O fenômeno é chamado de 'agregação reprodutiva'. Fêmeas secretam hormônios sexuais e, eventualmente, muitos machos são atraídos ao mesmo tempo por uma fêmea só para tentar copular.
Em abril do ano passado, Telmo Santos registrou, no município de Santo Antônio da Patrulha (RS), um ‘cacho’ de cobras-verde penduradas sob os galhos de um pé de mexerica. A foto foi parar em um grupo no Facebook, na tentativa de entender qual fenômeno era aquele. O que ele não imaginava, porém, era que estava colaborando com a ciência: o comportamento compartilhado nas redes sociais foi descrito em uma nota científica de história natural na revista Herpetological Review, um periódico que reúne informações fundamentais para a compreensão da biologia das serpentes.
“O fenômeno registrado é chamado cientificamente de agregação reprodutiva. Ocorre justamente no período reprodutivo e o objetivo é o sucesso da reprodução da espécie por meio da cópula”, explica a bióloga especialista em répteis, Karina Banci.
“As fêmeas secretam pela pele hormônios sexuais chamados feromônios. Por meio do olfato, os machos são atraídos até a fêmea, conseguindo, inclusive, seguir as trilhas de feromônios que as fêmeas vão deixando por onde passam. Eventualmente muitos machos são atraídos ao mesmo tempo por uma fêmea só, o que faz com que eles se agreguem em volta dela, tentando copular”, detalha.

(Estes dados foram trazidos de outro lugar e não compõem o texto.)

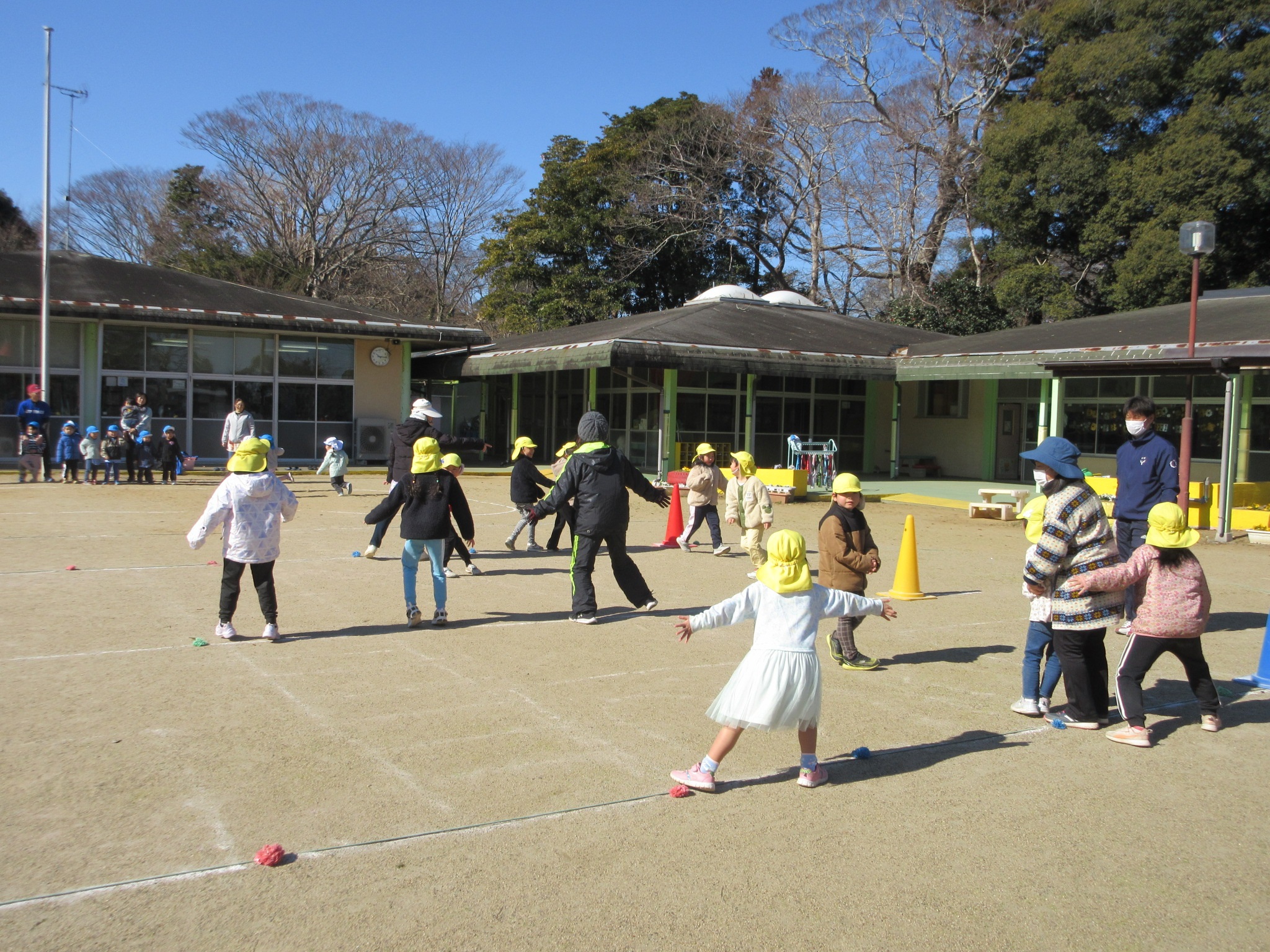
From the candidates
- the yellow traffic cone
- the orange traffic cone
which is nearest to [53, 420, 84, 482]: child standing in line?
the orange traffic cone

De acordo com a especialista apenas um ou poucos machos conseguem efetivamente copular. “Isto acontece porque, ao terminar a cópula, o macho secreta uma substância gelatinosa, chamada ‘plug copulatório’, que acaba bloqueando a cloaca da fêmea por algumas horas ou poucos dias, tempo suficiente para os outros machos dispersarem. Dessa forma, garantem a paternidade - ainda que paternidade múltipla seja bem comum em serpentes”, completa.
Fenômeno inédito para a espécie
Silara Batista, bióloga e autora da nota científica junto à Karina, destaca que há relatos de agregações reprodutivas com duração de uma hora até alguns dias e que o caso mais clássico desse comportamento é com a cobra-liga-comum, uma espécie norte-americana que costuma hibernar no inverno. “Quando chega a primavera os machos saem primeiro e, na saída das fêmeas, se agregam na tentativa de copular”, detalha a bióloga, que indica ser o primeiro registro do fenômeno entre cobras-verde (Philodryas olfersii) no Brasil.

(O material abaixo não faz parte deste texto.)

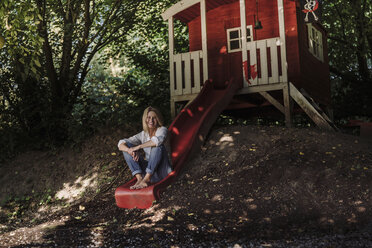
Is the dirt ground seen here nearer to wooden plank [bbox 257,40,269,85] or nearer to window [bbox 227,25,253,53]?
wooden plank [bbox 257,40,269,85]

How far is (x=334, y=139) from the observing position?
8234mm

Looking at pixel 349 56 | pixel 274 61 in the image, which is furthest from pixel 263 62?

“Apesar da riqueza de serpentes no País há relatos de agregação reprodutiva em poucas espécies, como a sucuri, a coral-verdadeira e, agora, na cobra-verde – descrita nesse trabalho”, diz.
Que vença o melhor
De acordo com Silara, a hipótese é de que o fenômeno aumenta as chances de sucesso reprodutivo da espécie. “Ao promover uma agregação de machos em volta de si a fêmea induz, indiretamente, uma seleção sexual. De acordo com a teoria, ela escolhe machos com maior ‘fitness’ reprodutivo, ou seja, indivíduos maiores, mais vistosos e mais saudáveis”.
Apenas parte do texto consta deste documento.